Desde março deste ano, Cristian está no regime semiaberto da Penitenciária masculina de Tremembé, interior do estado. Ele tem 46 anos e sua pena vai até 29 de dezembro de 2043.

Um filho de Cristian, que conseguiu na Justiça a retirada do sobrenome Cravinhos do seu registro, também pede que o nome do pai deixe de existir na filiação de seus documentos. A alegação é a de que o sobrenome paterno lhe prejudica na escola, onde é vítima de bullying.

O g1 não conseguiu localizar a defesa de Cristian para comentar o assunto até a última atualização desta reportagem.

Andreas Richthofen

Após vender a mansão da família, Andreas Richthofen foi morar num apartamento em São Paulo, que teria comprado com parte do dinheiro do negócio. Outros imóveis do mesmo bairro onde está o casarão, e com a mesma metragem, custam em torno de R$ 5 milhões atualmente.
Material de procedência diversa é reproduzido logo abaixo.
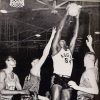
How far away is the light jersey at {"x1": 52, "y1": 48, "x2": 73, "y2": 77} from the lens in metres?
2.72

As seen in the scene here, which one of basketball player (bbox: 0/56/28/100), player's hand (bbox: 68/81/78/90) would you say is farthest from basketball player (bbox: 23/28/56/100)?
player's hand (bbox: 68/81/78/90)

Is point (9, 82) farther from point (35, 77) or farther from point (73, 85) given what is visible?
point (73, 85)

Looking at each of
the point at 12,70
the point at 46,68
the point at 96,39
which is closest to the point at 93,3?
the point at 96,39

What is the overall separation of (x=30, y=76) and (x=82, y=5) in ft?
2.59

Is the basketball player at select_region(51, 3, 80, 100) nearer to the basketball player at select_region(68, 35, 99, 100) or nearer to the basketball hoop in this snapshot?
the basketball player at select_region(68, 35, 99, 100)

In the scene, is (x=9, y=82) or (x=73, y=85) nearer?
(x=9, y=82)

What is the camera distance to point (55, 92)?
271 cm

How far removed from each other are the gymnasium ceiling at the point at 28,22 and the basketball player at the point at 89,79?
297 mm

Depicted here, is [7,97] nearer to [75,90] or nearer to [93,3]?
[75,90]

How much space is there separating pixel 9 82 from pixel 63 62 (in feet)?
→ 1.66

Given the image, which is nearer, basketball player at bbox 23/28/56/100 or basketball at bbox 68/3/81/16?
basketball player at bbox 23/28/56/100

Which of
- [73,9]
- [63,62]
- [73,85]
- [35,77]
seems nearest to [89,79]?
[73,85]

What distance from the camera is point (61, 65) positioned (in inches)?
108

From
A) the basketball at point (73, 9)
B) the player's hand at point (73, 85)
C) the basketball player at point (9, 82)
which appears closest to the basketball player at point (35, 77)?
the basketball player at point (9, 82)
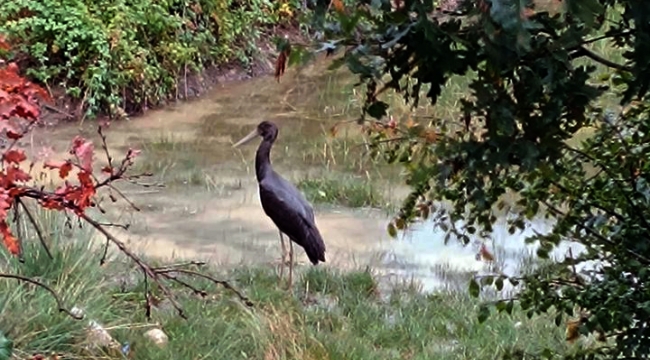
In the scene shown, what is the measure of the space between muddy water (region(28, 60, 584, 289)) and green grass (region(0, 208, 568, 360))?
2.03 feet

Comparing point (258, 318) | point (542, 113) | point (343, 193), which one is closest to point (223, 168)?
point (343, 193)

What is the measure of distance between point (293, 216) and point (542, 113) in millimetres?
4551

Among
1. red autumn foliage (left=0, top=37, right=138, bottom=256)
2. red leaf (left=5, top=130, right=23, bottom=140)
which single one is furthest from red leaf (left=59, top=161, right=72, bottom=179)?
red leaf (left=5, top=130, right=23, bottom=140)

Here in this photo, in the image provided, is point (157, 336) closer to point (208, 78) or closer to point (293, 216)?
point (293, 216)

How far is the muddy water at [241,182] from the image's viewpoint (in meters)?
7.30

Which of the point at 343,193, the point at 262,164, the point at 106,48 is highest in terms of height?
the point at 106,48

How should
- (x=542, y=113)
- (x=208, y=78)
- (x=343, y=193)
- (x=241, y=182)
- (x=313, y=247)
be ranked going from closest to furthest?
(x=542, y=113)
(x=313, y=247)
(x=343, y=193)
(x=241, y=182)
(x=208, y=78)

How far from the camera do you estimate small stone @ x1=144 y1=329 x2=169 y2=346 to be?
5067 mm

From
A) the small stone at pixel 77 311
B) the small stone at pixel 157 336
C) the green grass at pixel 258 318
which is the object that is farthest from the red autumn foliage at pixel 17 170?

Após o crime, ele foi morar com tutores, sua avó e um tio. Continuou estudando e, anos depois, se formou em farmácia e química pela Universidade de São Paulo (USP).

Em maio de 2017, ele foi detido por policiais militares após invadir uma casa na cidade durante um surto psicótico.

Ele segurava uma caixa com uma medalha com o sobrenome dos Richthofen. A família, de origem alemã, tem laços com Manfred Albrecht Freiherr von Richthofen, piloto de avião conhecido como "Barão Vermelho", que atuou na Primeira Guerra Mundial.